EXCERPT TO READ below:
I watched Tuesday's House floor debate of Hf2, which would provide paid family and medical leave for Minnesota workers, and was surpised by some of the rhetoric.
For an example of what I mean, here's a video tweeted by DFL communications staffer Brian Evans:
Ah yes, I too love decorum. #mnleg pic.twitter.com/IkCqXI9n7f
— Brian Evans (@BriInMN) May 2, 2023
At the Minnesota Reformer, Max Nesterak reports on the debate:
Paid family and medical leave passes Minnesota House, heads to Senate
By Max NesterakMinnesota workers would be able to take up to 12 weeks of paid family leave and 12 weeks of medical leave under a closely watched bill that passed the House on a largely party-line vote on Tuesday.
The bill (HF2) would bring Minnesota in line with all high-wealth nations and 11 other states that ensure workers have paid time off to care for newborns, help sick family members or recover from serious illnesses or injuries.
“At the heart of this bill is a recognition of our universal humanity,” said Rep. Ruth Richardson, DFL-Mendota Heights, and author of the bill. “A recognition that at some point in our lives, we or our loved ones are going to need time to bond, to heal, recover or navigate providing care for a loved one.”
The benefit would be available to workers beginning in July 2025 and would be funded through payroll taxes on employers and workers. It would be administered through the state’s Department of Employment and Economic Development, like unemployment insurance.
Workers would receive a percentage of their salary up to the state’s average weekly salary, which would be about $1,300 in 2023. Employers may opt out of the state-run program if they offer paid leave benefits that are equal or more generous than the state’s.
Providing paid leave is a core part of state Democrats’ plan to expand social benefit programs, including a public health insurance option, free school lunches to all students, a robust child tax credit and unemployment benefits eligibility for hourly school workers.
Republicans, who lost control of the Senate in the midterms, have been unable to stall Democrats’ agenda, other than offering heaps of scorn during lengthy floor debates.
“You’re like a drunk on a spending spree,” said Rep. Kurt Daudt, R-Crown, during the House floor debate on Tuesday, to audible groans. “I’m sorry I have offended all the drunks by comparing you to a Democrat.”
End of EXCERPT TO READ.
EXTRACTED ENTRIES below:
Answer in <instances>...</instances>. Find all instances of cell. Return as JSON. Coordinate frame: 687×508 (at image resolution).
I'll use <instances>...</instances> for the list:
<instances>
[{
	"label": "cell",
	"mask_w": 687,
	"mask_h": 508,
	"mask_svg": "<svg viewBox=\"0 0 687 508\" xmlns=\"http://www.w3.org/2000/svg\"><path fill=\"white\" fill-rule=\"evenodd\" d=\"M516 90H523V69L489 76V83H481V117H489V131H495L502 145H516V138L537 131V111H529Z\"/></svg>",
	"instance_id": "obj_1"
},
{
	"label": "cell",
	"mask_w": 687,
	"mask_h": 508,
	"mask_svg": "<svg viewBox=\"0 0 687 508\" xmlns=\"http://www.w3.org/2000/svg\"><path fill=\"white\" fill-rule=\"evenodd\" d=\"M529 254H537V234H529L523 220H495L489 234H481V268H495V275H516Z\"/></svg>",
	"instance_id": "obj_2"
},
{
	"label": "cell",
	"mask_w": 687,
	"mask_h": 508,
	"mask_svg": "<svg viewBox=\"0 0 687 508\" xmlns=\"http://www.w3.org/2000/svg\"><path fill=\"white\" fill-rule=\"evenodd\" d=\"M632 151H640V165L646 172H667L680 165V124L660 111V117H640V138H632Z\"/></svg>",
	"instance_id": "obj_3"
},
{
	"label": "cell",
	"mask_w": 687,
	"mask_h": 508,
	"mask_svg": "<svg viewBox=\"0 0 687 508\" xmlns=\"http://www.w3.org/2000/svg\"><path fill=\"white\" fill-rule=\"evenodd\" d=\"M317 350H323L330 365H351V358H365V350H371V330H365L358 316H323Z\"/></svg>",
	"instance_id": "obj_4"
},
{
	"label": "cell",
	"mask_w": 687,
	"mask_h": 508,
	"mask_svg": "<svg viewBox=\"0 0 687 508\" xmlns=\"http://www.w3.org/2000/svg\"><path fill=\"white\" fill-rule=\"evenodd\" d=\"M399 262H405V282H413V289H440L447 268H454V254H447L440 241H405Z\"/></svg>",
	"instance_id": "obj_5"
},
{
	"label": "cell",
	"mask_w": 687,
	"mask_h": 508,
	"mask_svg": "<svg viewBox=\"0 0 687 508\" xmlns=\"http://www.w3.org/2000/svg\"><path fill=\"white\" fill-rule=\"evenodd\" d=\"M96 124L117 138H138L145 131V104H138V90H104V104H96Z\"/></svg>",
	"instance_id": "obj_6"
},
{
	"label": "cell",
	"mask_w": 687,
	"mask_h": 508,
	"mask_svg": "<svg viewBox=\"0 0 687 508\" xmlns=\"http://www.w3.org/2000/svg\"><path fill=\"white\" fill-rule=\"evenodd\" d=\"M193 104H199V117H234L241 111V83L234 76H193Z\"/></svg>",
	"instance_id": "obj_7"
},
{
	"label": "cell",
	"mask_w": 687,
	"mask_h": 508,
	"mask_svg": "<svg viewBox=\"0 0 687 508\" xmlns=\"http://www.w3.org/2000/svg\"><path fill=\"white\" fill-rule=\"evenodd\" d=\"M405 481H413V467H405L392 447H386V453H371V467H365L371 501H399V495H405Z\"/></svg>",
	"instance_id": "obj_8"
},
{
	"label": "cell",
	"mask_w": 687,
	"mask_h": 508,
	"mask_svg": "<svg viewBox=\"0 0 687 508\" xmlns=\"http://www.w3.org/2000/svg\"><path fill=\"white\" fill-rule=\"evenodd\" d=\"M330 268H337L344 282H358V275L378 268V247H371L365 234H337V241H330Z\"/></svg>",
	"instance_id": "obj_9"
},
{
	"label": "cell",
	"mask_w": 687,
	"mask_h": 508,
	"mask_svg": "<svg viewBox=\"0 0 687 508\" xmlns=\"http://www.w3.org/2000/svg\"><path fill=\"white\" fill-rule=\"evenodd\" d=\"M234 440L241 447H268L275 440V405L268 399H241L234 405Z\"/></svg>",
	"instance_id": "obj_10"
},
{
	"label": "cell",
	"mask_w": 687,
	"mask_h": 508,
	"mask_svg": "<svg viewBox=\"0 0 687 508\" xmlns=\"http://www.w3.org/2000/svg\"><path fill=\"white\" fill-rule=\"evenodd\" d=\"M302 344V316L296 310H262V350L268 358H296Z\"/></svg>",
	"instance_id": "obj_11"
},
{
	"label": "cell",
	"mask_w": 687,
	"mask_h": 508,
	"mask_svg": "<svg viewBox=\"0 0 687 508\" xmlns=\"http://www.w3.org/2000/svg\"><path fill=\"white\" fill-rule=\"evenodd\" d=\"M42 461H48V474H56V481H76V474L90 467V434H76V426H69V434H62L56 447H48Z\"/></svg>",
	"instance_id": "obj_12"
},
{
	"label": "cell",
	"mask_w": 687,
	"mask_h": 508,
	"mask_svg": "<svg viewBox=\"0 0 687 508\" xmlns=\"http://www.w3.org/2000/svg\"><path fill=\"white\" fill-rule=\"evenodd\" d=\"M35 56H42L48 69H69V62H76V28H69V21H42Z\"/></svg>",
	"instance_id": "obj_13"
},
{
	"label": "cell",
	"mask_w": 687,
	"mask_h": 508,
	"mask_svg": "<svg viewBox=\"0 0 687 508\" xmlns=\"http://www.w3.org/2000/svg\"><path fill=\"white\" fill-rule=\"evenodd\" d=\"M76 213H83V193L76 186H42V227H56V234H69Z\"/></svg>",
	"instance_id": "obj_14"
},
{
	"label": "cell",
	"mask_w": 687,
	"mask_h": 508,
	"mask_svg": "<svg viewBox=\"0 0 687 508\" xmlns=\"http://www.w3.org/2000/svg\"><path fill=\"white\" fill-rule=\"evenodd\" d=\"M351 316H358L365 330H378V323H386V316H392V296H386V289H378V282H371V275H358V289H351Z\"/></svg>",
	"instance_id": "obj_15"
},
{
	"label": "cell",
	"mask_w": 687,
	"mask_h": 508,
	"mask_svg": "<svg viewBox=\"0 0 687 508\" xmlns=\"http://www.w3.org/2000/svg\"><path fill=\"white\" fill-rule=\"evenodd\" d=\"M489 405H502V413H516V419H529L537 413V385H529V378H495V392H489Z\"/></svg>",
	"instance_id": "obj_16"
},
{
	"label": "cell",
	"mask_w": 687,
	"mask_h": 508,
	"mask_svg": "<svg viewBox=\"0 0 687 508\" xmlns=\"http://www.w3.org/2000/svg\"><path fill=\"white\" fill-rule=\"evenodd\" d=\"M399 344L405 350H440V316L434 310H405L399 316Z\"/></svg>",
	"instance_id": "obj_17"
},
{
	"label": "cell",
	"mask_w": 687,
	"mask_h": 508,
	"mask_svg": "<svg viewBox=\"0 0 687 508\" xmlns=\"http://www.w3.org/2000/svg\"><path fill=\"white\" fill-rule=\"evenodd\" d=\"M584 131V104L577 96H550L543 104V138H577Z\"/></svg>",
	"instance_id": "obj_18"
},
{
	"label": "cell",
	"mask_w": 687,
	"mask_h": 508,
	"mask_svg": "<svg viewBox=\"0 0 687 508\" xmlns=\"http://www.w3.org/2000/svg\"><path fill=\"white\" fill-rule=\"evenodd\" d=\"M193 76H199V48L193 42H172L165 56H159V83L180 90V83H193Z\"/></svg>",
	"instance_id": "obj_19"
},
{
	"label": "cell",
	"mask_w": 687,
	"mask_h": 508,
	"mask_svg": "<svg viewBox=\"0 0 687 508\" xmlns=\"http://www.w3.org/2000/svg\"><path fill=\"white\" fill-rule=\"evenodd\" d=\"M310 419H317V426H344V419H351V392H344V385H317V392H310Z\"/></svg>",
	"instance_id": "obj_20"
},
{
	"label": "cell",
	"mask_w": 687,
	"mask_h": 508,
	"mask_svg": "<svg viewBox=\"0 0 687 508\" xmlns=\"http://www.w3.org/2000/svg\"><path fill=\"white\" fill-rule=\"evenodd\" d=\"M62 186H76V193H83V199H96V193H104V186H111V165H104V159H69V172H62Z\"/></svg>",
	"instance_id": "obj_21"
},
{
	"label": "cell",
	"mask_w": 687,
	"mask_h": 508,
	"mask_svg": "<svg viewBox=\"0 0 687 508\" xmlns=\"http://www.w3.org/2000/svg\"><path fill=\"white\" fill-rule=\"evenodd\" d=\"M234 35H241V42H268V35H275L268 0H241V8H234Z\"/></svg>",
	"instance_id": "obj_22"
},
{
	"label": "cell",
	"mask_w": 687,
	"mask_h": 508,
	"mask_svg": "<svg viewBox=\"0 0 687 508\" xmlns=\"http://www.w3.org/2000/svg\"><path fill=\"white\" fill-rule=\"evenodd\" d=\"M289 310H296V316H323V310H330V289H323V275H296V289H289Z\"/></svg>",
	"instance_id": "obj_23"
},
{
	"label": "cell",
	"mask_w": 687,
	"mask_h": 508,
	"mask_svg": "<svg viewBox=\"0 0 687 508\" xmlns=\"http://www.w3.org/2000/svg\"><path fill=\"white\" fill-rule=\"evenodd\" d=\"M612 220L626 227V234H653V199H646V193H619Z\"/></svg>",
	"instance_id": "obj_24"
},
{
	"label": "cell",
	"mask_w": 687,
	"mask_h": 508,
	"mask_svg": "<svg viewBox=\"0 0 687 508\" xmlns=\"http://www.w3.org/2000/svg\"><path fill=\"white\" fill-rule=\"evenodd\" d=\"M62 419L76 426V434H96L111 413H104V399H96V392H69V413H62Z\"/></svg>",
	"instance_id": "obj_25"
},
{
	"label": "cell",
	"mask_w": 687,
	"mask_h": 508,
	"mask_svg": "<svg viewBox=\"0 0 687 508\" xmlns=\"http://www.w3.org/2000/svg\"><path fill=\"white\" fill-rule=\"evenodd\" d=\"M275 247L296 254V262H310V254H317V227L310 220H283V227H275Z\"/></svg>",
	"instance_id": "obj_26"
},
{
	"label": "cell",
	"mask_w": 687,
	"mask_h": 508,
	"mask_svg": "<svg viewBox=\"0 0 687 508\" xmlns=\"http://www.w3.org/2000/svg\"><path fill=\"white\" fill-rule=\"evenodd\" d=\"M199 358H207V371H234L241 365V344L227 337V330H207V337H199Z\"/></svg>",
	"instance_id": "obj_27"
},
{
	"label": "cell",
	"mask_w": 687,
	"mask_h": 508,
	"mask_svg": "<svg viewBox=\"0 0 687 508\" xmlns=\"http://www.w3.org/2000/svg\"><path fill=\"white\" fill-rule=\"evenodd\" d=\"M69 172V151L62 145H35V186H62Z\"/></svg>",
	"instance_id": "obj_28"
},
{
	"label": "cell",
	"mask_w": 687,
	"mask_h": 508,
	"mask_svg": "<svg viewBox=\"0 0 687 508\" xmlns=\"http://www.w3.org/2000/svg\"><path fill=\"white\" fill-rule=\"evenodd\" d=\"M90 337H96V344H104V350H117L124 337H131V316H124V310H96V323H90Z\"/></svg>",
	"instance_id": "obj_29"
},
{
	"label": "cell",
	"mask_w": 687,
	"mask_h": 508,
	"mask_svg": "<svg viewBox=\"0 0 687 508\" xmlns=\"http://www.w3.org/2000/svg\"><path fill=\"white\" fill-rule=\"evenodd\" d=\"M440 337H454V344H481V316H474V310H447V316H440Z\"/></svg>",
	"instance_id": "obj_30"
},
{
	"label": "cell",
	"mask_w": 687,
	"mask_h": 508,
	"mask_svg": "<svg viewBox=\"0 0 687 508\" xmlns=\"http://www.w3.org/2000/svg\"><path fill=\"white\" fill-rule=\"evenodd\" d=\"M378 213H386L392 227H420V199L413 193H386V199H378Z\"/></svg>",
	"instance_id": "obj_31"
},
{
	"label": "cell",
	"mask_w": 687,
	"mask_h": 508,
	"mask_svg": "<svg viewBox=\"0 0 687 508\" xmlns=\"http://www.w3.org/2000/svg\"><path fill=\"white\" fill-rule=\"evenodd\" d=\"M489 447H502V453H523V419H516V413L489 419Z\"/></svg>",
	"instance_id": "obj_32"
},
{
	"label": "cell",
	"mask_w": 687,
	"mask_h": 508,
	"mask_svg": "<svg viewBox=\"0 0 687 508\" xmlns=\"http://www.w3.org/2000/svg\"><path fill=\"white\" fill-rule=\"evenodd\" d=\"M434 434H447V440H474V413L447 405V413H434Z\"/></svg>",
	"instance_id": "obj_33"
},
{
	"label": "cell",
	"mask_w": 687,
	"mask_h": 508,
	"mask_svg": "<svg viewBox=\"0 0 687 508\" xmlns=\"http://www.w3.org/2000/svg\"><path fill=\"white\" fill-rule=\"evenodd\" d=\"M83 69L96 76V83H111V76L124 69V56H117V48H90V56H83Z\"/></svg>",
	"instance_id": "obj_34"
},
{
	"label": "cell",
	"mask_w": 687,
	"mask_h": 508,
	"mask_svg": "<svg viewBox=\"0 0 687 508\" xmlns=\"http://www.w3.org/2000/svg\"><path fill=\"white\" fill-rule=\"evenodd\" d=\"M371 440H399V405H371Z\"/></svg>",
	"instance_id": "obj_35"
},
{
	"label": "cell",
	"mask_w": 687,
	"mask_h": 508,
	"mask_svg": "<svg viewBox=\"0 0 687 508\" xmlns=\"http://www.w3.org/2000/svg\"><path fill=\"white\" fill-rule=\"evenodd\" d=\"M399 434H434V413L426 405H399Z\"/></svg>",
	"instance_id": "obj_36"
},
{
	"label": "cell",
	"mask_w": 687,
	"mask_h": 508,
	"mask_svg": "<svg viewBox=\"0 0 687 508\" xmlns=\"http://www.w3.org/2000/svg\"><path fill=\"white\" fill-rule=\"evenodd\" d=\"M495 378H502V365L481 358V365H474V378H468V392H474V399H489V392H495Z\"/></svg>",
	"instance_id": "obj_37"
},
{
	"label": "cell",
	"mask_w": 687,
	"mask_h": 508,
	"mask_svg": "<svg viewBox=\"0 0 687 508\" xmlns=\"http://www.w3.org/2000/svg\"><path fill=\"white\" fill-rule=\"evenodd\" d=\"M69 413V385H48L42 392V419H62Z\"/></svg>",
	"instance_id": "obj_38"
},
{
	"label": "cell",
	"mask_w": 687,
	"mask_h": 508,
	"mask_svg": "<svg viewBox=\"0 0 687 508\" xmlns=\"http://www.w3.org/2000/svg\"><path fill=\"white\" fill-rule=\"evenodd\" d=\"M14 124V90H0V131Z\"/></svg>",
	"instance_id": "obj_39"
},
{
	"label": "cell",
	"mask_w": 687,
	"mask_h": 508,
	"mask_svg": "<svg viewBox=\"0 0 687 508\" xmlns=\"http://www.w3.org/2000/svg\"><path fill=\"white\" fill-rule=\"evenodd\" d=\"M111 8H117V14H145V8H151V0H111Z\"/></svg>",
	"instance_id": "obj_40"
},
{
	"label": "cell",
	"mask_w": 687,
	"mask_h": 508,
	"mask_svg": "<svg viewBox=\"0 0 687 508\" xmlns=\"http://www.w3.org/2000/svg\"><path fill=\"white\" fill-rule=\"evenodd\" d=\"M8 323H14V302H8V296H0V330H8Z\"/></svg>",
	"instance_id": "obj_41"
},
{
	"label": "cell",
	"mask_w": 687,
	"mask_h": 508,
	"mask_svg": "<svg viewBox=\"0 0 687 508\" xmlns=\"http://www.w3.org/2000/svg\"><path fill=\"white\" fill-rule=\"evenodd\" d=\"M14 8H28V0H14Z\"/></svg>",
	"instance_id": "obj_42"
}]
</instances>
End of EXTRACTED ENTRIES.
### EXERCISE INSTRUCTIONS
Translate this sentence from the post about Minnesota's paid family and medical leave bill into Spanish: "The benefit would be available to workers beginning in July 2025 and would be funded through payroll taxes on employers and workers."

### SOLUTION TO THE PROBLEM
El beneficio estaría disponible para los trabajadores a partir de julio de 2025 y se financiaría mediante impuestos sobre la nómina aplicados a los empleadores y a los trabajadores.